» ENTRIES
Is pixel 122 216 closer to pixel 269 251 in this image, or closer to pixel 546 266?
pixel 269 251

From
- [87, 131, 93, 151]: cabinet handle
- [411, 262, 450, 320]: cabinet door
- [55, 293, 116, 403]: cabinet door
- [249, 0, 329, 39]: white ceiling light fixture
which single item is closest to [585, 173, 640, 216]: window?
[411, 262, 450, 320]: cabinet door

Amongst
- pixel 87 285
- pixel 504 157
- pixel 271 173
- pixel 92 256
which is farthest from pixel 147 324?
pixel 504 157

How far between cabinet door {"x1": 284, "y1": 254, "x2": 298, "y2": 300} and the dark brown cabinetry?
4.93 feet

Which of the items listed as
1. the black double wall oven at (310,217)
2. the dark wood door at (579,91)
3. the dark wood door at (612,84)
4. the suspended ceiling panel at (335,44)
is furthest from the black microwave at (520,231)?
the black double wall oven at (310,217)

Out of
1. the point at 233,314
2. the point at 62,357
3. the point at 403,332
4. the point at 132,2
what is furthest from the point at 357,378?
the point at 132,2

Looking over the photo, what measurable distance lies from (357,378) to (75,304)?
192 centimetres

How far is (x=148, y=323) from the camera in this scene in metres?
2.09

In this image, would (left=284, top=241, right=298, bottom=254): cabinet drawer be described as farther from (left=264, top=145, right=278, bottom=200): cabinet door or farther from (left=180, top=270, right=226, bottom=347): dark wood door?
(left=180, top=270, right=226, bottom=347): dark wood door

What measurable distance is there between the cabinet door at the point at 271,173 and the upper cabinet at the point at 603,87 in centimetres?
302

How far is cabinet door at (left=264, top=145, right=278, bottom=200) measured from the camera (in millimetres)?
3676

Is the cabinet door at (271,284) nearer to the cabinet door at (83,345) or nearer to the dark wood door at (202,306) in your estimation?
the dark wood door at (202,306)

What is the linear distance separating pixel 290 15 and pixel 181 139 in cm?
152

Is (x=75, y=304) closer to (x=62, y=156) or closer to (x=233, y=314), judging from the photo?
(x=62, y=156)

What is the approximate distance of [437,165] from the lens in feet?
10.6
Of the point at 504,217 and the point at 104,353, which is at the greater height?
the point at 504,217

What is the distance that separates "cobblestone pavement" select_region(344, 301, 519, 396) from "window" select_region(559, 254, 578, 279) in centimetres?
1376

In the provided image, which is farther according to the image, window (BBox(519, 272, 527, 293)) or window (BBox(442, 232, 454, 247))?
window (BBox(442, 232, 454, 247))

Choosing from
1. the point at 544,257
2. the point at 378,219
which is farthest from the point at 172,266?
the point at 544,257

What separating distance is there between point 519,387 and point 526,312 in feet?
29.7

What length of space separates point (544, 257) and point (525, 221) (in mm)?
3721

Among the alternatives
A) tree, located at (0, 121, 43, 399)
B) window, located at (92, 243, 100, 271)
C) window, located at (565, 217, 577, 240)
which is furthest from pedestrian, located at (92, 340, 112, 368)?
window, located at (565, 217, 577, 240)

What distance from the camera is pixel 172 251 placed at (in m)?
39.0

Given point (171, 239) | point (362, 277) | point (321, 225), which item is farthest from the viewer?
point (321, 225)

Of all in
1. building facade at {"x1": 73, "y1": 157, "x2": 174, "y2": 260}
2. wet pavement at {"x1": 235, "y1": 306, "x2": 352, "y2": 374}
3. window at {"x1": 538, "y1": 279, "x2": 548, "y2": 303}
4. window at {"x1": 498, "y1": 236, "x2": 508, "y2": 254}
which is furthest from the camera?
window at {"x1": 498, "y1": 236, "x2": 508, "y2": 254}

» EXERCISE DETAILS
Set down, word for word, everything from the line containing "What separating distance" down to the end of the entries, including both the first and last lines.

» EXERCISE RESULT
What separating distance is there between point 519,387 and point 526,312 in feet?
29.7

What length of space separates point (544, 257) and point (525, 221) (in mm)?
3721

Among the alternatives
A) tree, located at (0, 121, 43, 399)
B) window, located at (92, 243, 100, 271)
C) window, located at (565, 217, 577, 240)
which is furthest from pedestrian, located at (92, 340, 112, 368)?
window, located at (565, 217, 577, 240)

What distance from the camera is pixel 172 251 placed at (in m)?
39.0

Given point (171, 239) | point (362, 277) | point (321, 225), which item is farthest from the viewer?
point (321, 225)

Of all in
1. building facade at {"x1": 73, "y1": 157, "x2": 174, "y2": 260}
2. wet pavement at {"x1": 235, "y1": 306, "x2": 352, "y2": 374}
3. window at {"x1": 538, "y1": 279, "x2": 548, "y2": 303}
4. window at {"x1": 498, "y1": 236, "x2": 508, "y2": 254}
which is furthest from the camera?
window at {"x1": 498, "y1": 236, "x2": 508, "y2": 254}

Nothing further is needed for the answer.